Tuesday, Jun 09, 2009

Same problem in the UK

Reuters: Japan's lack of debt plan seen pushing up rates

Japanese government in a bind, should the economy recover their debt servicing costs will rise to an unaffordable level. At the same time, the economy faces increasing unemployment, an increasing deficit, and higher costs for pensions. Essentially government borrowing has hit/gone beyond the limit of affordability, and the sustainability of government finances in a perverse way depends on the economy staying in the doldrums to avoid a fairly immediate payments crisis. This is the situation we will eventually run into in the UK so worthwhile keeping an eye on events. The government have the advantage of a fairly low tax regime which can be raised considerably, low VAT/income tax etc, which we in the UK don't have as an option.

Posted by stillthinking @ 12:09 PM (439 views) Add Comment

2 Comments

1. paul said...

Just to make a side point, in the earliest stages of the deflation, Japan's economy also appeared to make a temporary recovery on the back of the huge quantities of borrowed money expaning the PSBR, only for the decline to continue later when the transmission mechanism failed (in other words borrowers' appetite for debt had faded).

No-one has yet come up with a convincing argument why the UK will not (and so far has not) experienced a very similar decline - which will in all likelihood be more prolonged and severe for the UK.

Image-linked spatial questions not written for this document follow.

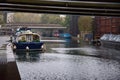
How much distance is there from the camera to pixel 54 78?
50.3 ft

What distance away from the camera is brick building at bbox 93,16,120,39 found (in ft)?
168

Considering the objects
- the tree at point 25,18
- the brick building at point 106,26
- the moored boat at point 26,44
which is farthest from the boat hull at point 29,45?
the tree at point 25,18

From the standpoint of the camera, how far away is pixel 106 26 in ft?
186

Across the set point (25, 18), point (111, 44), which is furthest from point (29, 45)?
point (25, 18)

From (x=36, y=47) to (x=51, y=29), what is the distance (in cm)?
7606

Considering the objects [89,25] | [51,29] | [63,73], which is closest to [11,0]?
[63,73]

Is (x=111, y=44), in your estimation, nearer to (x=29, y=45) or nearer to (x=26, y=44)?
(x=29, y=45)

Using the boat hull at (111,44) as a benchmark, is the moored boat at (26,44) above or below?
above

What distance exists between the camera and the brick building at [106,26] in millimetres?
51338

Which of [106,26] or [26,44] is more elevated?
[106,26]

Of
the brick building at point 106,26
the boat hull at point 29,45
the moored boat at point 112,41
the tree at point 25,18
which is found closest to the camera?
the boat hull at point 29,45

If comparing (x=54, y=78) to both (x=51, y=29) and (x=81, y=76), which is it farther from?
(x=51, y=29)

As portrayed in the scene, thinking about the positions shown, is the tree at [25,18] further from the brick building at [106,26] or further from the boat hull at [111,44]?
the boat hull at [111,44]

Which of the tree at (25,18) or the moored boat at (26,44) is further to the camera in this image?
the tree at (25,18)
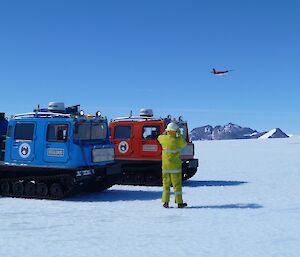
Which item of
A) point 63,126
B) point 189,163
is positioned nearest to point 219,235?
point 63,126

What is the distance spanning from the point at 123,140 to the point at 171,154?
5.35 m

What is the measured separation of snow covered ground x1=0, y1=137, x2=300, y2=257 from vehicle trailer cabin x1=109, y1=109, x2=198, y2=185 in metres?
1.60

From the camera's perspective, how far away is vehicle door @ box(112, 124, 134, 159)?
15.1 m

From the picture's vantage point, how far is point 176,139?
10219mm

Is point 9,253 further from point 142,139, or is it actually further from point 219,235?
point 142,139

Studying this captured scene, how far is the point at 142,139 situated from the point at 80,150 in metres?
3.95

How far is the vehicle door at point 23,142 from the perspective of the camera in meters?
11.6

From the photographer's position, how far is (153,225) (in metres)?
8.02

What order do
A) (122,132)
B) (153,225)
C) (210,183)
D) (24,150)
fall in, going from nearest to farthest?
(153,225)
(24,150)
(210,183)
(122,132)

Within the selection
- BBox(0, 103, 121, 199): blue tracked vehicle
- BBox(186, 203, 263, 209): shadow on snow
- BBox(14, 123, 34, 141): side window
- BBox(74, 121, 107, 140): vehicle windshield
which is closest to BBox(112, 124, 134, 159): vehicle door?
BBox(74, 121, 107, 140): vehicle windshield

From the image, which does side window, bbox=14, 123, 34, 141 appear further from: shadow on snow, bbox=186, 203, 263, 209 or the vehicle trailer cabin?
shadow on snow, bbox=186, 203, 263, 209

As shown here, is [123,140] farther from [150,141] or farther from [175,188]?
[175,188]

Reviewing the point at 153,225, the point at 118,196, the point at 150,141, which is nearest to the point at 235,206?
the point at 153,225

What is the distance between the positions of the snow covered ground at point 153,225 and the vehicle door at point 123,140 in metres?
2.30
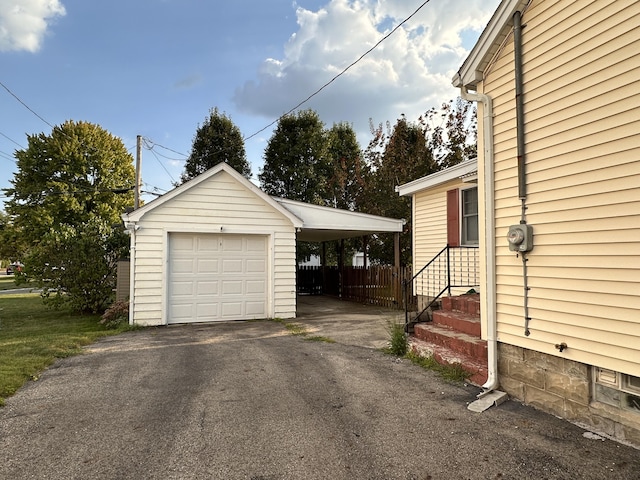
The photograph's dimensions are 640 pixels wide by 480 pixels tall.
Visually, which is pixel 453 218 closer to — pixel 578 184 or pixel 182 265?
pixel 578 184

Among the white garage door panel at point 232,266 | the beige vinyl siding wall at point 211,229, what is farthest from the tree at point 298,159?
the white garage door panel at point 232,266

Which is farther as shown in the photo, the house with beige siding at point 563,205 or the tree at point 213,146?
the tree at point 213,146

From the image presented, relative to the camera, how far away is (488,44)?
430cm

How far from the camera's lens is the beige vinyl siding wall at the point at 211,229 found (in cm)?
886

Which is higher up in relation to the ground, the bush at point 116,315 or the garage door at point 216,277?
the garage door at point 216,277

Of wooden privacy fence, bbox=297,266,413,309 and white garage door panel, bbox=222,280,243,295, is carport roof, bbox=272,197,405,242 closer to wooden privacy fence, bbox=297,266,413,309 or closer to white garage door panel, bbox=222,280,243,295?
wooden privacy fence, bbox=297,266,413,309

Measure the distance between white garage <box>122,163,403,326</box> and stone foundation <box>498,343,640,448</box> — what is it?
21.9 ft

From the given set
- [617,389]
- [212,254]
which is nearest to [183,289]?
[212,254]

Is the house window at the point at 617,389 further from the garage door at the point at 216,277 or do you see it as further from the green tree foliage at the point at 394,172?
the green tree foliage at the point at 394,172

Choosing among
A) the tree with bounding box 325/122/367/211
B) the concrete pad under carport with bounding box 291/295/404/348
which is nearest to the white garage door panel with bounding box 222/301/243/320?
the concrete pad under carport with bounding box 291/295/404/348

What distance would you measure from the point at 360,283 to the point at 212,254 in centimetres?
693

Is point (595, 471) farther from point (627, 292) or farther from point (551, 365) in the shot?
point (627, 292)

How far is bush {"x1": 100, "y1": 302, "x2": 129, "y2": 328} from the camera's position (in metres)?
9.08

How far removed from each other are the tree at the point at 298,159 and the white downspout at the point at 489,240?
19860mm
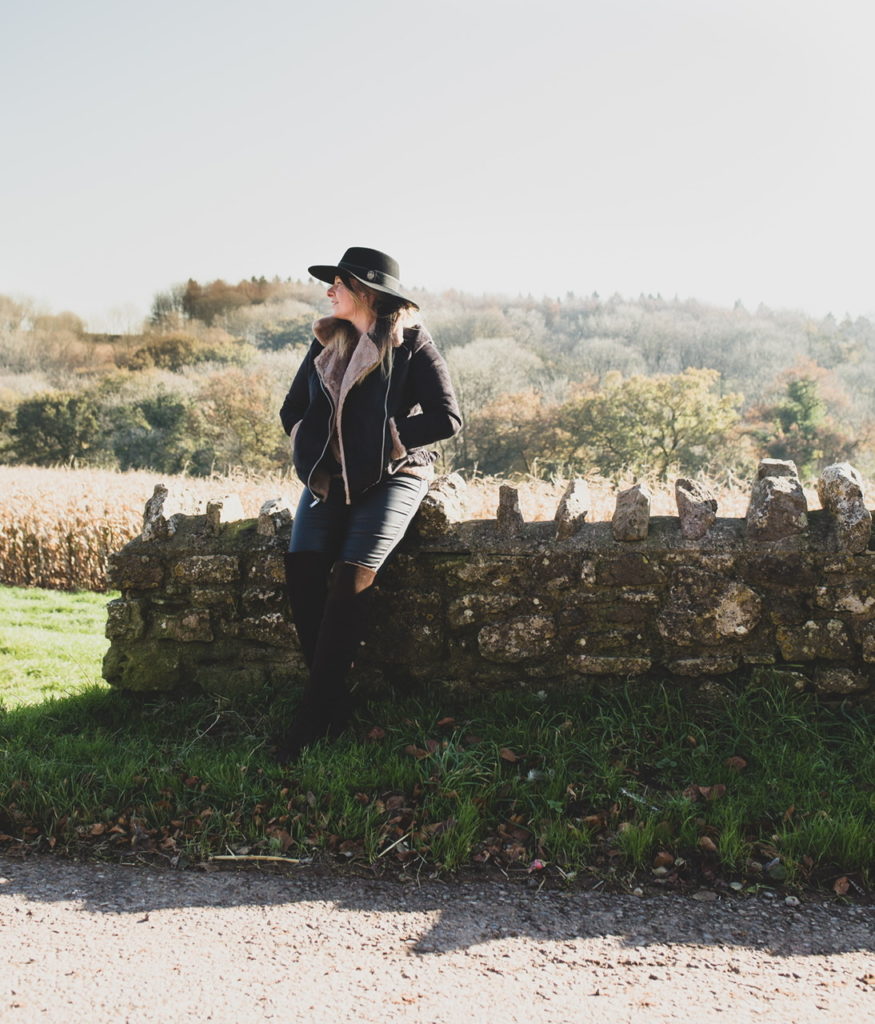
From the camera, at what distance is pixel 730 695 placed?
12.6ft

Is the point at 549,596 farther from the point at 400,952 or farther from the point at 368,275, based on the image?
the point at 400,952

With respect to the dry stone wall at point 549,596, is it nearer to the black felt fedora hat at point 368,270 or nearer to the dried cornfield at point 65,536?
the black felt fedora hat at point 368,270

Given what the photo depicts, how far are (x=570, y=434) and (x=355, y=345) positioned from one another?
58.0ft

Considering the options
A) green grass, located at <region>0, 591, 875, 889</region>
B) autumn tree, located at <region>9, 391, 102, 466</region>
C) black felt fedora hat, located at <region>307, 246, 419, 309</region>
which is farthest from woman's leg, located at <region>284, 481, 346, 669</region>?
autumn tree, located at <region>9, 391, 102, 466</region>

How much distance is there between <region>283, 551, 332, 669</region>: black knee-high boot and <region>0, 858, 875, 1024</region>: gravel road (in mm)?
1187

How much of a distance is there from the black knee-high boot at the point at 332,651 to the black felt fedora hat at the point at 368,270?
1.28 meters

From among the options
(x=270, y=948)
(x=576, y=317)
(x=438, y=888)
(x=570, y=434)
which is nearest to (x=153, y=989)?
(x=270, y=948)

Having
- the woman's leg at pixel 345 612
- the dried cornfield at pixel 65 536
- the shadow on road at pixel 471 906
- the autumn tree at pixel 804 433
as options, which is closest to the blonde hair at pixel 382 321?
the woman's leg at pixel 345 612

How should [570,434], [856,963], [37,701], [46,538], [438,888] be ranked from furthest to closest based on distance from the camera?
[570,434] < [46,538] < [37,701] < [438,888] < [856,963]

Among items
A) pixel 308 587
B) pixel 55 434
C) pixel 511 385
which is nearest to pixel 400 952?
pixel 308 587

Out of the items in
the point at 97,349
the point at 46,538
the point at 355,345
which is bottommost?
the point at 46,538

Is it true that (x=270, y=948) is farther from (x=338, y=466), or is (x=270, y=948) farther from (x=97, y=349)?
(x=97, y=349)

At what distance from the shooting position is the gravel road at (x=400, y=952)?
7.25ft

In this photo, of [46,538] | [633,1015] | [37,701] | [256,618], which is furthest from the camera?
[46,538]
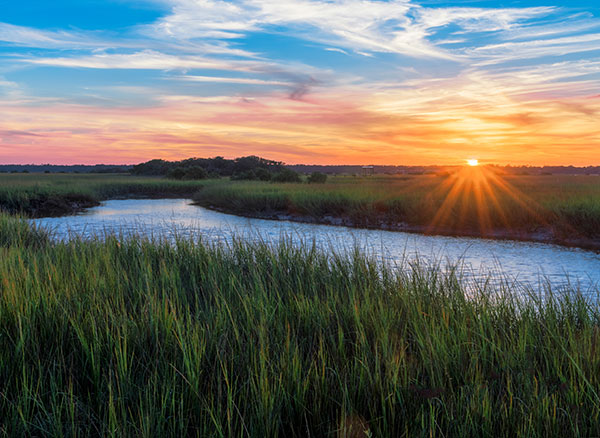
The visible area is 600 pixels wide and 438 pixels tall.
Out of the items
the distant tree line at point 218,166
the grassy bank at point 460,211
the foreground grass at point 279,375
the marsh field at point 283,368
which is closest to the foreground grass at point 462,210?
the grassy bank at point 460,211

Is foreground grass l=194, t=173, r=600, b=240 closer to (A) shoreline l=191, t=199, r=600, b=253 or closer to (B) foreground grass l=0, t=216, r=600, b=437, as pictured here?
(A) shoreline l=191, t=199, r=600, b=253

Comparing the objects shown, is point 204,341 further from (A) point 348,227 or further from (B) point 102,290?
(A) point 348,227

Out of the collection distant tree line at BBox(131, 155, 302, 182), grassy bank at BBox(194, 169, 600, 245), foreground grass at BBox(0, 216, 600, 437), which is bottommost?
foreground grass at BBox(0, 216, 600, 437)

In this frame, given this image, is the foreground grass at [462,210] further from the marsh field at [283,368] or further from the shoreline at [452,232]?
the marsh field at [283,368]

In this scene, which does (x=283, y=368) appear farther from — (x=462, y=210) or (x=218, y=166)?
(x=218, y=166)

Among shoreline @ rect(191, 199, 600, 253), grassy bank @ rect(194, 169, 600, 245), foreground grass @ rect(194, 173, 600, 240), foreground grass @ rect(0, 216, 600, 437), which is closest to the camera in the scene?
foreground grass @ rect(0, 216, 600, 437)

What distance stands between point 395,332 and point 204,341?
1.63 m

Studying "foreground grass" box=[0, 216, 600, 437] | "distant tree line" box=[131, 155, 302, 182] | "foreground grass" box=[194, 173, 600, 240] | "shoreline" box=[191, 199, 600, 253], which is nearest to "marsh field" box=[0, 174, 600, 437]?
"foreground grass" box=[0, 216, 600, 437]

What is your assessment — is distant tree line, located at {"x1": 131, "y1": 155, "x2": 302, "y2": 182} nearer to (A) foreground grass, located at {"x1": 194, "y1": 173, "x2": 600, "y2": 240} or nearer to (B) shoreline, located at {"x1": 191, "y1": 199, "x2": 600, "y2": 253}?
(A) foreground grass, located at {"x1": 194, "y1": 173, "x2": 600, "y2": 240}

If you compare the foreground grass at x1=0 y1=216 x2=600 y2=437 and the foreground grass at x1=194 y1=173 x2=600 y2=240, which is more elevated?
the foreground grass at x1=194 y1=173 x2=600 y2=240

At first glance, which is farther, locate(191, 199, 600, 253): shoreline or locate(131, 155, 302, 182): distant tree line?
Answer: locate(131, 155, 302, 182): distant tree line

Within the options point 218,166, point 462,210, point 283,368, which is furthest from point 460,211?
point 218,166

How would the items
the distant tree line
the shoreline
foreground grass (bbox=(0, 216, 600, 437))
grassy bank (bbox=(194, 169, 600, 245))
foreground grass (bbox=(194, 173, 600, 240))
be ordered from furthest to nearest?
the distant tree line → foreground grass (bbox=(194, 173, 600, 240)) → grassy bank (bbox=(194, 169, 600, 245)) → the shoreline → foreground grass (bbox=(0, 216, 600, 437))

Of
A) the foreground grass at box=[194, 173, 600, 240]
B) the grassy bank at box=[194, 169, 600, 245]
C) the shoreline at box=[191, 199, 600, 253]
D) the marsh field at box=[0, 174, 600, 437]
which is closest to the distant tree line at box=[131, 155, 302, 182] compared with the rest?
the grassy bank at box=[194, 169, 600, 245]
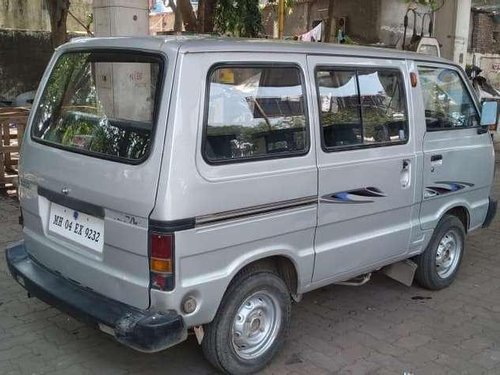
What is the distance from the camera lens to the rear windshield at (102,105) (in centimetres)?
298

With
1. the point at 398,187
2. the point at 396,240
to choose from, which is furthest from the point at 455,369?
the point at 398,187

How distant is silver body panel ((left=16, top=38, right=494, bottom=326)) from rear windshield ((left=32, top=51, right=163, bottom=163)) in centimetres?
7

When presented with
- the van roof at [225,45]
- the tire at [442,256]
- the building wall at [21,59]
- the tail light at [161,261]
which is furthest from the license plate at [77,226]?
the building wall at [21,59]

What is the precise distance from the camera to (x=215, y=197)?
296 cm

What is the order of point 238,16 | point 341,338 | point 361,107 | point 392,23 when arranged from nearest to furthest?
1. point 361,107
2. point 341,338
3. point 238,16
4. point 392,23

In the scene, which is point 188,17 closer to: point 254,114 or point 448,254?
point 448,254

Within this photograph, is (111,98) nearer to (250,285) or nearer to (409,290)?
(250,285)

Tuesday, June 9, 2009 12:18PM Report Comment
 

2. uncle tom said...

It is not such a terrible issue for a government to have a very high level of public debt, if that debt is widely owned by the citizens and pension funds of the same nation. The interest paid by the government will ultimately be mostly spent within the borders of that country, boosting the economy, reducing welfare liabilities, and a lot of it will eventually return to the coffers via taxation.

In Japan's case, it appears that much of their sovereign debt is indeed domestically owned, and they also hold very large foreign currency reserves.

The issue for them now is to stop the debt burden growing at a pace that exceeds domestic savings growth, and to recognise the benefits of trade equilibrium.

I'm not sure that the economic challenges they have to address now are quite as insuperable as many portray. They have taken plenty of pain over the last couple of decades, and should be able to navigate toward a position of affluent stability now.